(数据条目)
┄┄┄┄┄┄
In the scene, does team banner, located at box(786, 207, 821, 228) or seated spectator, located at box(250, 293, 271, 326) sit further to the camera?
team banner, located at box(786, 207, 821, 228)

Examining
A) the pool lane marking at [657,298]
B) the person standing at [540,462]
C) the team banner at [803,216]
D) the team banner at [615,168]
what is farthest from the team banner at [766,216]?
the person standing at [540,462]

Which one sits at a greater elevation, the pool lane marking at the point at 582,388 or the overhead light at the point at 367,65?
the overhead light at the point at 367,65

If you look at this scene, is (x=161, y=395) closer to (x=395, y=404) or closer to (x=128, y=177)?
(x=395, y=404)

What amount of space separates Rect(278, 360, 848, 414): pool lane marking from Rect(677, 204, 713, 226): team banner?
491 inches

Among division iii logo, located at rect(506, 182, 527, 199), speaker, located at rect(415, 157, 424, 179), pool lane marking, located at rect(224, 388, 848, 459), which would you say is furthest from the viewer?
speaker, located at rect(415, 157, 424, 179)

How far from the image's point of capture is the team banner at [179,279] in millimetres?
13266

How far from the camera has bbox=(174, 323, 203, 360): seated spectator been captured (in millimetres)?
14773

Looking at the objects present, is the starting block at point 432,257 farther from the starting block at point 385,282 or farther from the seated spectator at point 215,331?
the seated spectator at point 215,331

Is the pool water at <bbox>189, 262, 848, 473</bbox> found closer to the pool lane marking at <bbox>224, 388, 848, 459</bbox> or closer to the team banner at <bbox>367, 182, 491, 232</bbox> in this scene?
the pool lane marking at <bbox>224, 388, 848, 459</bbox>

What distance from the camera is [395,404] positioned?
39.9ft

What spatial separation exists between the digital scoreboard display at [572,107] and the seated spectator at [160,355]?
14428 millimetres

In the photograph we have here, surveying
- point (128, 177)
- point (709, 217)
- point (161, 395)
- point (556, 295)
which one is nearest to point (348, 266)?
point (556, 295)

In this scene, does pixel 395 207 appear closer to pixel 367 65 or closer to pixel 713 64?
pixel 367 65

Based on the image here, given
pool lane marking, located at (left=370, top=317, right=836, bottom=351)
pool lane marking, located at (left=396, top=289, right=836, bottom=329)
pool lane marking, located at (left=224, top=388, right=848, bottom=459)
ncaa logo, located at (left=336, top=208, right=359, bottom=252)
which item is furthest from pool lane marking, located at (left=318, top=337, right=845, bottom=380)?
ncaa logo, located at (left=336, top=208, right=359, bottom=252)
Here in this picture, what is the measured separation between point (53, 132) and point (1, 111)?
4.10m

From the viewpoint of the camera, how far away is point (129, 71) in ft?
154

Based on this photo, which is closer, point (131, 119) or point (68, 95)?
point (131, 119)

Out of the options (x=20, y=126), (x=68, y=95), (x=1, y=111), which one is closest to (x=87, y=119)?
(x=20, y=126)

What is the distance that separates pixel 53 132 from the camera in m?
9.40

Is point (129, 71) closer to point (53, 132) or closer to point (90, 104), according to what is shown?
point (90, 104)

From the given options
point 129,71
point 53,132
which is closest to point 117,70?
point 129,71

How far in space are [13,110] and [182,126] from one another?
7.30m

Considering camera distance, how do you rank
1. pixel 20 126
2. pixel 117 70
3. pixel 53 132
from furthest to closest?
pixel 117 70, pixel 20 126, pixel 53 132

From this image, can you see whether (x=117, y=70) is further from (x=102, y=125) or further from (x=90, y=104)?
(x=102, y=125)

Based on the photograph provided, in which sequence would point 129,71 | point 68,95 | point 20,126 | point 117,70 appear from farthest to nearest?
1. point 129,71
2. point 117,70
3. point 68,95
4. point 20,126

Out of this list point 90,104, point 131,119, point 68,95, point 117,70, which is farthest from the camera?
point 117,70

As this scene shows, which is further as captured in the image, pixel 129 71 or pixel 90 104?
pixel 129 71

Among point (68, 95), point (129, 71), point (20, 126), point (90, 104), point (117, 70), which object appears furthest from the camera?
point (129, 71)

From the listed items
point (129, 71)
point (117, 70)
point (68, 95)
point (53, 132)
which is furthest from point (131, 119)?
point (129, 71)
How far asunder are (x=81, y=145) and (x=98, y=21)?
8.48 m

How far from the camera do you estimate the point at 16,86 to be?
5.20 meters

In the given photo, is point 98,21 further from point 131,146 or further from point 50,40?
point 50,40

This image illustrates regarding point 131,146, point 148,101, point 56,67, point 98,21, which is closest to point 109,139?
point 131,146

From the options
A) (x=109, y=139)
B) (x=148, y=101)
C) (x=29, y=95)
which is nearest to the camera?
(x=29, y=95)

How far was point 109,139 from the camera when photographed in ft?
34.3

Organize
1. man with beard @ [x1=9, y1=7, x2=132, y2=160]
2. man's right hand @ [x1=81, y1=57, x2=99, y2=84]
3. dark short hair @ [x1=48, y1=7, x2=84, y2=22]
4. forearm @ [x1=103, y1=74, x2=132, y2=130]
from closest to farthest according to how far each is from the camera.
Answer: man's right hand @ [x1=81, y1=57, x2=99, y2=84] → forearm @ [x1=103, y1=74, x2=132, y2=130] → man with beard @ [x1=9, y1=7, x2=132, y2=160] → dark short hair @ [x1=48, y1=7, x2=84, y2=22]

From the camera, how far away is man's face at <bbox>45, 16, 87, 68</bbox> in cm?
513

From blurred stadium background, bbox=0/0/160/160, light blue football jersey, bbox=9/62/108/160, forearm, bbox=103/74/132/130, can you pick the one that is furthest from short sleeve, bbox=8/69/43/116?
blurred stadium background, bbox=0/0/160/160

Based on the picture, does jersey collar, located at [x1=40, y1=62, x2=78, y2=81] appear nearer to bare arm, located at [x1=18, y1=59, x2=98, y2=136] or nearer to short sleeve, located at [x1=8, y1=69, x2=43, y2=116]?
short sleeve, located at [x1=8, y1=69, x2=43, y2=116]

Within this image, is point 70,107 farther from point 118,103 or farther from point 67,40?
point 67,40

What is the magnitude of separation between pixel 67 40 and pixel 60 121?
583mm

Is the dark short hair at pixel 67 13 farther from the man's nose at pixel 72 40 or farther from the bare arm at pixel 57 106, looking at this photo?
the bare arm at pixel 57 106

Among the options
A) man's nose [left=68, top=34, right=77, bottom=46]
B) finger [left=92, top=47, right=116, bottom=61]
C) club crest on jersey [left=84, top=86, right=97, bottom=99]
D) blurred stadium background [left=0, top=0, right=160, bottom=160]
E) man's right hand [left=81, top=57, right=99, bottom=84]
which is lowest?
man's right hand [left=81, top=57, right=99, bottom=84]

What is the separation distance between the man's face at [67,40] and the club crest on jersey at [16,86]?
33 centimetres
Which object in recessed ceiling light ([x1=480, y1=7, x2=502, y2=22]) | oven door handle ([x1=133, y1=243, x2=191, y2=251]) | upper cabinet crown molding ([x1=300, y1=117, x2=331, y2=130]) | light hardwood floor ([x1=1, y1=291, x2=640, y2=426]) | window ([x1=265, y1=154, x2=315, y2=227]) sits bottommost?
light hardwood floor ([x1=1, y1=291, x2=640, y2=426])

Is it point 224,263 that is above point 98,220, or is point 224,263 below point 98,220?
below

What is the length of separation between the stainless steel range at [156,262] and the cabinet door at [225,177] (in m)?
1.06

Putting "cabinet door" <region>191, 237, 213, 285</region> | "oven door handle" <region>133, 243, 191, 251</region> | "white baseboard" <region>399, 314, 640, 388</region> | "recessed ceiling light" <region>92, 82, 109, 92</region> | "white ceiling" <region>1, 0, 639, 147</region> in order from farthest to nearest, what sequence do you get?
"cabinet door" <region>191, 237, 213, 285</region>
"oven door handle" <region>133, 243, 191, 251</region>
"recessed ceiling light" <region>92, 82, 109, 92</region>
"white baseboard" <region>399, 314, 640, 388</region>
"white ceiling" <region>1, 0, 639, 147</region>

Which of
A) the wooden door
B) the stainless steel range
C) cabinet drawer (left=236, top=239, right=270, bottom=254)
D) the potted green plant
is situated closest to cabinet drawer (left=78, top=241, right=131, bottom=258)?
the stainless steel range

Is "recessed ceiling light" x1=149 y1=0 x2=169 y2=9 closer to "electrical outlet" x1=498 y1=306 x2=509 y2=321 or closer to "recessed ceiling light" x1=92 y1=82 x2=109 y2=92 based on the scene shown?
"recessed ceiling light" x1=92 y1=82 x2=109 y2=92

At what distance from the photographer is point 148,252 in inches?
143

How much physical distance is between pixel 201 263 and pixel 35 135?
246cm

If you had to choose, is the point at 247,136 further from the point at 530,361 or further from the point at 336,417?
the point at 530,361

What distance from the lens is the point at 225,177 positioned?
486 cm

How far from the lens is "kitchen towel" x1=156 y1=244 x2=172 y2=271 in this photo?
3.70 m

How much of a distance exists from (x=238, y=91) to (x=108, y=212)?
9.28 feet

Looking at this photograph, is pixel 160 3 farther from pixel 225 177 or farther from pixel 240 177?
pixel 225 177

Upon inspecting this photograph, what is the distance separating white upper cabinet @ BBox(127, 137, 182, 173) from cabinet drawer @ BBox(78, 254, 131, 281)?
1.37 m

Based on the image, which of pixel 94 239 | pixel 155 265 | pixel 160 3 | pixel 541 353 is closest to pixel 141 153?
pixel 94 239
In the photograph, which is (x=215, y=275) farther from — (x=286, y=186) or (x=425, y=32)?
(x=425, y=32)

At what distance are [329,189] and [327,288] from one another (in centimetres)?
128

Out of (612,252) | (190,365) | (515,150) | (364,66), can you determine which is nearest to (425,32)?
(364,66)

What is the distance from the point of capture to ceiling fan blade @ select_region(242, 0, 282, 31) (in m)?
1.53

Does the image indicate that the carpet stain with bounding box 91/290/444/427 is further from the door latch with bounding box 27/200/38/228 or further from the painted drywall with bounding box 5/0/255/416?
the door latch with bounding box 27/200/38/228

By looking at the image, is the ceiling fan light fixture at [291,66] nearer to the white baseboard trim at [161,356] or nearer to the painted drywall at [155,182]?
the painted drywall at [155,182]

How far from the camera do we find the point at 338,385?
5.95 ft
┄┄┄┄┄┄
列表中哪些行含有字符串“steel”？请把这些行筛选出来，逐行照抄。

What is the length of separation between the stainless steel range at [156,262] and the cabinet door at [225,177] (in m)?
B) the stainless steel range
the stainless steel range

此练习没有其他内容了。